The Canada Revenue Agency (CRA) assessed Gestion Roy for a shareholder benefit under subsection 15(1) of the Income Tax Act on the basis of R3D having paid the premiums under the policies that Gestion Roy owned. Similarly, the CRA assessed a taxable benefit to 445 Canada for the premiums paid by R3D on the policies that it owned, this time using an “indirect tax benefit” provision since it was not a shareholder of R3D.

The taxpayers appealed these assessments, arguing there were valid business reasons for structuring the life insurance arrangements in this manner. The Tax Court responded that while there may be bona fide reasons for this arrangement, the real question was whether a taxable benefit had been conferred on the taxpayers.

The taxpayers also took the position that despite the holding companies owning the policies, R3D should in effect be treated as the beneficial owner of the policies, since it paid all the premiums under the policies, claimed the proceeds on their surrender, and paid the related taxes. The Tax Court did not accept this argument either, taking the view that the taxpayers were clearly on title as owners, and R3D was merely the beneficiary and could not exercise any contractual rights under the policies.

Finally, the taxpayers took the position that they did not “benefit” from this arrangement as they did not either receive any death benefits or the proceeds arising from the surrender of those policies. The Tax Court once again dismissed these arguments, noting that the taxpayers benefited as they did not have to pay the substantial premiums they were otherwise obligated to pay as owners of these policies.

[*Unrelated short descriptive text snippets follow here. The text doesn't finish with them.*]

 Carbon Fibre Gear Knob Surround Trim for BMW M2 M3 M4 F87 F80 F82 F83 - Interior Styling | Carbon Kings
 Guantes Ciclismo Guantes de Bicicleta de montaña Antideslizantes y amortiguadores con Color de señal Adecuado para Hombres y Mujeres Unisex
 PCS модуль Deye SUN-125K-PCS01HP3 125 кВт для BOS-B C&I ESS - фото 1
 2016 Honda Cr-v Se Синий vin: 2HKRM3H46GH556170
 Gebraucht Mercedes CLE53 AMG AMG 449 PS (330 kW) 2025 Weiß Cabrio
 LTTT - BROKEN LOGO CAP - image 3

The Tax Court therefore upheld the CRA’s assessment of taxable benefits to the taxpayers.

Some Observations

It is important to note that the taxpayers have appealed this case, and the Federal Court of Appeal may ultimately overturn the decision. However, based on recent CRA interpretations and the Gestion case, taxpayers should avoid establishing arrangements in which the corporate beneficiary (whether revocable or irrevocable) directly pays the insurance premiums or reimburses the owner of the policy (whether an individual or corporation) for payment of the insurance premiums. In particular, when there is a Holdco/Opco relationship, the safer route would be for Opco to pay dividends to Holdco to assist in the payment of the insurance premiums.

In addition, a number of other issues must be considered when establishing insurance as part of a Holdco/Opco arrangement, including how best to creditor protect the policy and insurance proceeds, what happens to the policy if Opco is sold, what the most tax-efficient way to pay the insurance premiums is, and how rights and interests of other shareholders will be affected by the ownership structures. Implementation of these arrangements often requires a co-ordinated approach involving the client’s tax, legal, accounting, and insurance advisors.